Kralın buyruğuna uy, diyorum. Çünkü Tanrı'nın önünde ant içtin.
3 Be not hasty; you shall go forth out of his presence: stand not in an evil matter; for he will do whatever he shall please,
Kralın huzurundan ayrılmak için acele etme. Kötülüğe bulaşma. Çünkü o dilediği her şeyi yapar.
4 even as a king having power: and who will say to him, What do you?
Kralın sözünde güç vardır. Kim ona, “Ne yapıyorsun?” diyebilir?
5 He that keeps the commandment shall not know an evil thing: and the heart of the wise knows the time of judgement.
Onun buyruğuna uyan zarar görmez. Bilge kişi bunun zamanını ve yolunu bilir.
6 For to every thing there is time and judgement; for the knowledge of a man is great to him.
Çünkü her işin bir zamanı ve yolu vardır. İnsanın derdi kendine yeter.
7 For there is no one that knows what is going to be: for who shall tell him how it shall be?
Kimse geleceği bilmez, Kim kime geleceği bildirebilir?
8 There is no man that has power over the spirit to retain the spirit; and there is no power in the day of death: and there is no discharge in the day of the battle; neither shall ungodliness save her votary.
Rüzgarı tutup ona egemen olmaya kimsenin gücü yetmediği gibi, Ölüm gününe egemen olmaya da kimsenin gücü yetmez. Savaştan kaçış olmadığı gibi, kötülük de sahibini kurtaramaz.
9 So I saw all this, and I applied my heart to every work that has been done under the sun; all the things wherein man has power over man to afflict him.
Bütün bunları gördüm ve güneşin altında yapılan her iş üzerinde kafa yordum. Gün gelir, insanın insana egemenliği kendine zarar verir.
10 And then I saw the ungodly carried into the tombs, and [that] out of the holy place: and they departed, and were praised in the city, because they had done thus: this also is vanity.
Bir de kötülerin gömüldüğünü gördüm. Kutsal yere girip çıkar, kötülük yaptıkları kentte övülürlerdi. Bu da boş.

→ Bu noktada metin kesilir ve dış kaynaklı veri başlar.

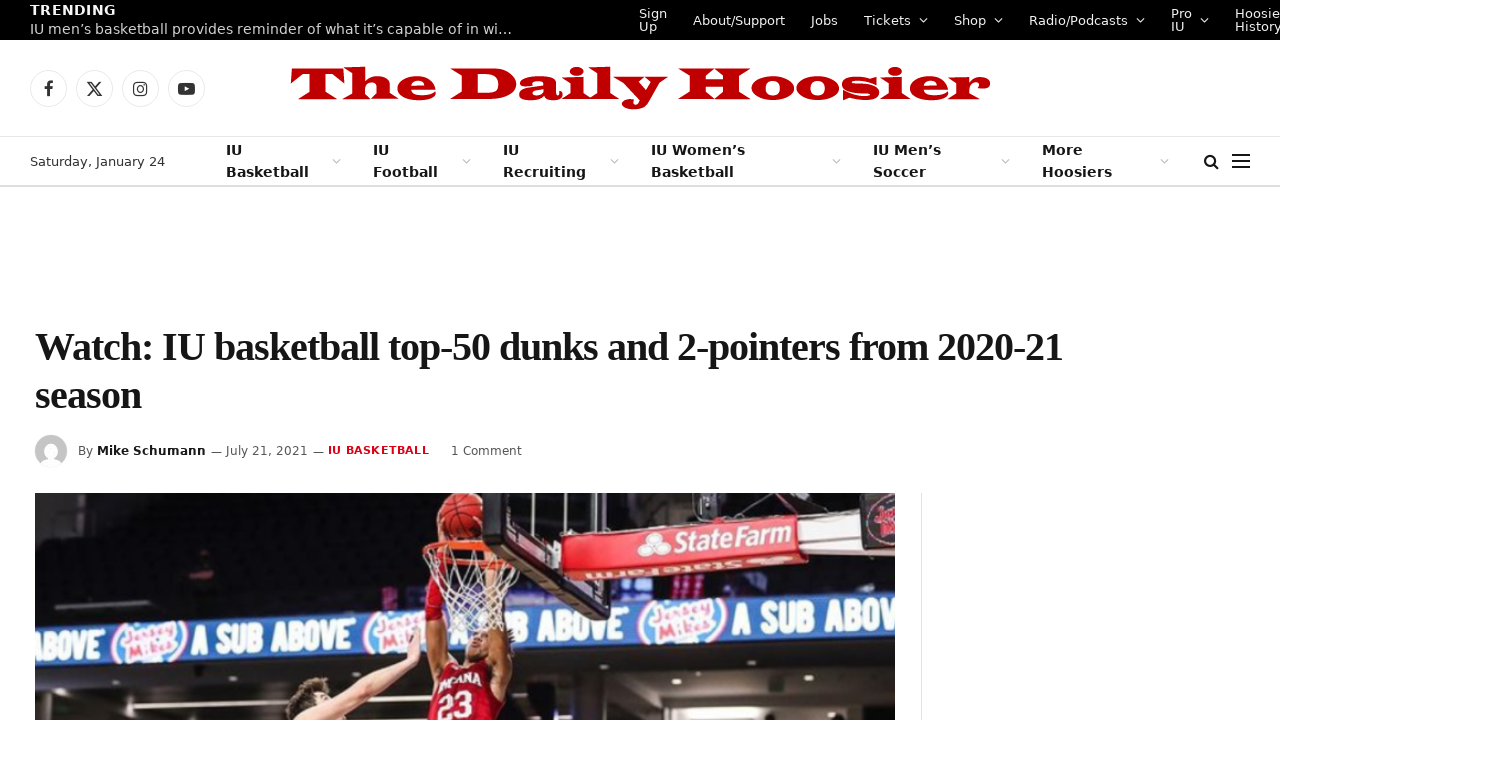

--- FILE ---
content_type: application/javascript; charset=UTF-8
request_url: https://www-thedailyhoosier-com.disqus.com/count-data.js?1=35515%20https%3A%2F%2Fwww.thedailyhoosier.com%2F%3Fp%3D35515
body_size: 282
content:
var DISQUSWIDGETS;

if (typeof DISQUSWIDGETS != 'undefined') {
    DISQUSWIDGETS.displayCount({"text":{"and":"and","comments":{"zero":"0 Comments","multiple":"{num} Comments","one":"1 Comment"}},"counts":[{"id":"35515 https:\/\/www.thedailyhoosier.com\/?p=35515","comments":1}]});
}

--- FILE ---
content_type: text/plain;charset=UTF-8
request_url: https://c.pub.network/v2/c
body_size: -269
content:
d8cdf260-66a8-4b0a-a147-42bbdfaf776f

--- FILE ---
content_type: text/plain;charset=UTF-8
request_url: https://c.pub.network/v2/c
body_size: -114
content:
196f45a9-ff58-4951-8c61-e6d761a37273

11 Because there is no contradiction made on the part of those who do evil quickly, therefore the heart of the children of men is fully determined in them to do evil.
Suçlu çabuk yargılanmazsa, insanlar kötülük etmek için cesaret bulur.

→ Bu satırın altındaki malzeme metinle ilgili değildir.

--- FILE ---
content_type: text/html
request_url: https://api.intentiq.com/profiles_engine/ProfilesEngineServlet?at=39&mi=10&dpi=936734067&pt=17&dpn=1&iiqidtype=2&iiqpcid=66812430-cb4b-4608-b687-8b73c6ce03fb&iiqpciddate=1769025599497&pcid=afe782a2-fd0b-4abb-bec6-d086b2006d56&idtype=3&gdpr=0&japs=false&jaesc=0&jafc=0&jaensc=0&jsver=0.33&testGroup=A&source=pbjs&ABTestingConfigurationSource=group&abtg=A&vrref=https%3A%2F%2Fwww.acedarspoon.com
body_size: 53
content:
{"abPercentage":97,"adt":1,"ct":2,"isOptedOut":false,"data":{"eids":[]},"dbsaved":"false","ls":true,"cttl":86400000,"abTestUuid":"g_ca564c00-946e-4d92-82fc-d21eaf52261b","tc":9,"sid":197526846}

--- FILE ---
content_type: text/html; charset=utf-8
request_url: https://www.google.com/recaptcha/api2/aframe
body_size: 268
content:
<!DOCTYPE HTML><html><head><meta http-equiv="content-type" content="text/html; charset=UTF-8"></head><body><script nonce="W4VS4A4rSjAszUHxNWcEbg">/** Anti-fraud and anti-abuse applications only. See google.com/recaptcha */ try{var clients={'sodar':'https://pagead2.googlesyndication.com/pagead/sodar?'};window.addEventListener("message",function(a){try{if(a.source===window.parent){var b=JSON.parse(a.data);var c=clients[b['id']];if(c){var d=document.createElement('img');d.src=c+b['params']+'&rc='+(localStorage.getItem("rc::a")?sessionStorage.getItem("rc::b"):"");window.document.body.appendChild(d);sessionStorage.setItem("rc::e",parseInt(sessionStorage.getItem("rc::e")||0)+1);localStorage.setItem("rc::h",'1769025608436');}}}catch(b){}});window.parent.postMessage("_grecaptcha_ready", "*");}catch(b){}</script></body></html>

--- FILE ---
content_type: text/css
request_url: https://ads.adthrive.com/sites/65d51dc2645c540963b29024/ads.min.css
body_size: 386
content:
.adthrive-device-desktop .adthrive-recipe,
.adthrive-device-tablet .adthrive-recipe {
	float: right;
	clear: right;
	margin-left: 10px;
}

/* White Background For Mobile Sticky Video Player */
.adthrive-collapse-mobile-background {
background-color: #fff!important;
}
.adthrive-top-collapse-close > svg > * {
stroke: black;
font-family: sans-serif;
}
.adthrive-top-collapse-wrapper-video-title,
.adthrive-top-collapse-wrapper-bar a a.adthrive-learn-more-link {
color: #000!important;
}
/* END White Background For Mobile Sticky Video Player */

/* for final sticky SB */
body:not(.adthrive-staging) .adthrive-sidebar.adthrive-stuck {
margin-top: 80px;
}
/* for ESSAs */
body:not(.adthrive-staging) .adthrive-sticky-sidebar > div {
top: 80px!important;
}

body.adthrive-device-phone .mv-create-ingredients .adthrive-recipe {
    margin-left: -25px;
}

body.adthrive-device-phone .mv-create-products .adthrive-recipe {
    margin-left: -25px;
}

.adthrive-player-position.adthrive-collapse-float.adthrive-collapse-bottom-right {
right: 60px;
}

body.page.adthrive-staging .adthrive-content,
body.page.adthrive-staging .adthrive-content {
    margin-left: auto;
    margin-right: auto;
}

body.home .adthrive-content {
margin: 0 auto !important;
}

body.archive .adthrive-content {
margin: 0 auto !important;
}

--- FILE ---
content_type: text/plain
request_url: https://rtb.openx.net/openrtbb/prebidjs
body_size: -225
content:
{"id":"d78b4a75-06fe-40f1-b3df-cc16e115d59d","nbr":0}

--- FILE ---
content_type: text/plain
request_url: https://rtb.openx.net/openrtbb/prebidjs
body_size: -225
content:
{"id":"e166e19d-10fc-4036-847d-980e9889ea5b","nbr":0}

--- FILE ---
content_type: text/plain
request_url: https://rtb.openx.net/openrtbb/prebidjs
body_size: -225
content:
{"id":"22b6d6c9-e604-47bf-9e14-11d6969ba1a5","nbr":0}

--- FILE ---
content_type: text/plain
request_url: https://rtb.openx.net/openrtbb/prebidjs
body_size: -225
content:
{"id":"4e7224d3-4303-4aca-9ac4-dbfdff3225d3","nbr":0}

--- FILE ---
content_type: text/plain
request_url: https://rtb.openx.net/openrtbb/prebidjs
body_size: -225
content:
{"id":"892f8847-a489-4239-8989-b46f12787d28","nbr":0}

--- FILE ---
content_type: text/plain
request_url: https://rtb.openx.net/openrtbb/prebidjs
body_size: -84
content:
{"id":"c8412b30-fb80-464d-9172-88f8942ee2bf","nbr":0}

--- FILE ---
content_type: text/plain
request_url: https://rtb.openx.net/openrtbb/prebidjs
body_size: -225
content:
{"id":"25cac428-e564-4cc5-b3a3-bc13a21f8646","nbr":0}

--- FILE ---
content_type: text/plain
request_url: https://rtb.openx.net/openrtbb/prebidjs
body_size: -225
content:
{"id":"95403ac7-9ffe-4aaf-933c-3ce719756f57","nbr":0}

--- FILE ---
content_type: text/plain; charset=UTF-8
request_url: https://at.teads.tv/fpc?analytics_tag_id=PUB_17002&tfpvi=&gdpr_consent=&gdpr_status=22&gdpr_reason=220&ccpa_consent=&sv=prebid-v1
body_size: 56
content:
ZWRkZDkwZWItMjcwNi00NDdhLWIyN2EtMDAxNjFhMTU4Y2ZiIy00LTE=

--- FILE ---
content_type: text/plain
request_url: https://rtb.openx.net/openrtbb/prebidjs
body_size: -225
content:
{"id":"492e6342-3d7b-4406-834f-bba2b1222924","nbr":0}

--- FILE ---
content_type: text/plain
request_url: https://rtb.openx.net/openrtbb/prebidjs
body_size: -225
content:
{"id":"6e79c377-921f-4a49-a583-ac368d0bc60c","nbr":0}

12 He that has sinned has done evil from that time, and long from beforehand: nevertheless I know, that it is well with them that fear God, that they may fear before him:
Günahlı yüz kez kötülük edip uzun yaşasa bile, Tanrı'dan korkanların, O'nun önünde saygıyla duranların iyilik göreceğini biliyorum.

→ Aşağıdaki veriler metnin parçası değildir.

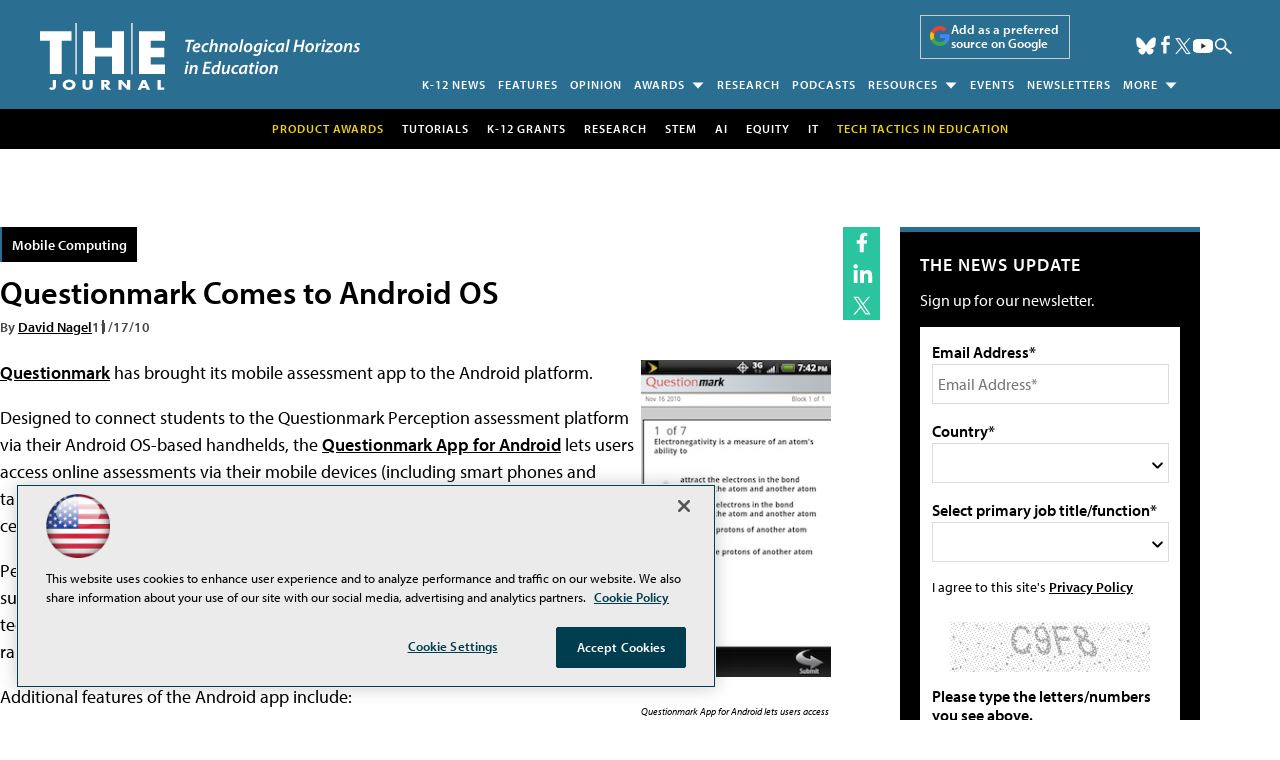

--- FILE ---
content_type: text/html; charset=utf-8
request_url: https://www.google.com/recaptcha/api2/aframe
body_size: 270
content:
<!DOCTYPE HTML><html><head><meta http-equiv="content-type" content="text/html; charset=UTF-8"></head><body><script nonce="zWKDDTbqYPkCvtZKtxl_UQ">/** Anti-fraud and anti-abuse applications only. See google.com/recaptcha */ try{var clients={'sodar':'https://pagead2.googlesyndication.com/pagead/sodar?'};window.addEventListener("message",function(a){try{if(a.source===window.parent){var b=JSON.parse(a.data);var c=clients[b['id']];if(c){var d=document.createElement('img');d.src=c+b['params']+'&rc='+(localStorage.getItem("rc::a")?sessionStorage.getItem("rc::b"):"");window.document.body.appendChild(d);sessionStorage.setItem("rc::e",parseInt(sessionStorage.getItem("rc::e")||0)+1);localStorage.setItem("rc::h",'1768387989693');}}}catch(b){}});window.parent.postMessage("_grecaptcha_ready", "*");}catch(b){}</script></body></html>

--- FILE ---
content_type: application/javascript
request_url: https://ml314.com/utsync.ashx?pub=&adv=&et=0&eid=50202&ct=js&pi=&fp=&clid=&if=0&ps=&cl=&mlt=&data=&&cp=https%3A%2F%2Fthejournal.com%2Farticles%2F2010%2F11%2F17%2Fquestionmark-comes-to-android-os.aspx&pv=1768387989387_1syjnkv2k&bl=en-us@posix&cb=5973930&return=&ht=shex&d=&dc=&si=1768387989387_1syjnkv2k&cid=&s=1280x720&rp=&v=2.8.0.252
body_size: 232
content:
_ml.setFPI('3658297876963393608');_ml.syncCallback({"es":true,"ds":true});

13 but it shall not be well with the ungodly, and he shall not prolong his days, [which are] as a shadow; forasmuch as he fears not before God.
Oysa kötü, Tanrı'dan korkmadığı için iyilik görmeyecek, gölge gibi olan ömrü uzamayacaktır.
14 There is a vanity which is done upon the earth; that there are righteous persons to whom it happens according to the doing of the ungodly; and there are ungodly men, to whom it happens according to the doing of the just: I said, This is also vanity.
Yeryüzünde boş bir şey daha var: Kötülerin hak ettiği doğruların, doğruların hak ettiğiyse kötülerin başına geliyor. Bu da boş, diyorum.
15 Then I praised mirth, because there is no good for a man under the sun, but to eat, and drink, and be merry: and this shall attend him in his labour all the days of his life, which God has given him under the sun.
Mutluluğu övgüye değer buldum. Çünkü güneşin altında insan için yiyip içmekten, mutlu olmaktan daha iyi bir şey yoktur. Çünkü Tanrı'nın güneşin altında kendisine verdiği ömür boyunca çektiği zahmetten insana kalacak olan budur.
16 Whereupon I set my heart to know wisdom, and to perceive the trouble that was wrought upon the earth: for there is that neither by day nor night sees sleep with his eyes.
Bilgeliği ve dünyada çekilen zahmeti anlamak için kafamı yorunca –öyleleri var ki, gece gündüz gözüne uyku girmez–
17 And I saw all the works of God, that a man shall not be able to discover the work which is wrought under the sun; whatever things a man shall endeavour to seek, however a man may labour to seek it, yet he shall not find it; yes, how much soever a wise man may speak of knowing it, he shall not be able to find it: for I applied all this to my heart, and my heart has seen all this.
Tanrı'nın yaptığı her şeyi gördüm. İnsan güneşin altında olup bitenleri keşfedemez. Arayıp bulmak için ne kadar çaba harcarsa harcasın, yine de anlamını bulamaz. Bilge kişi anladığını söylese bile gerçekten kavrayamaz.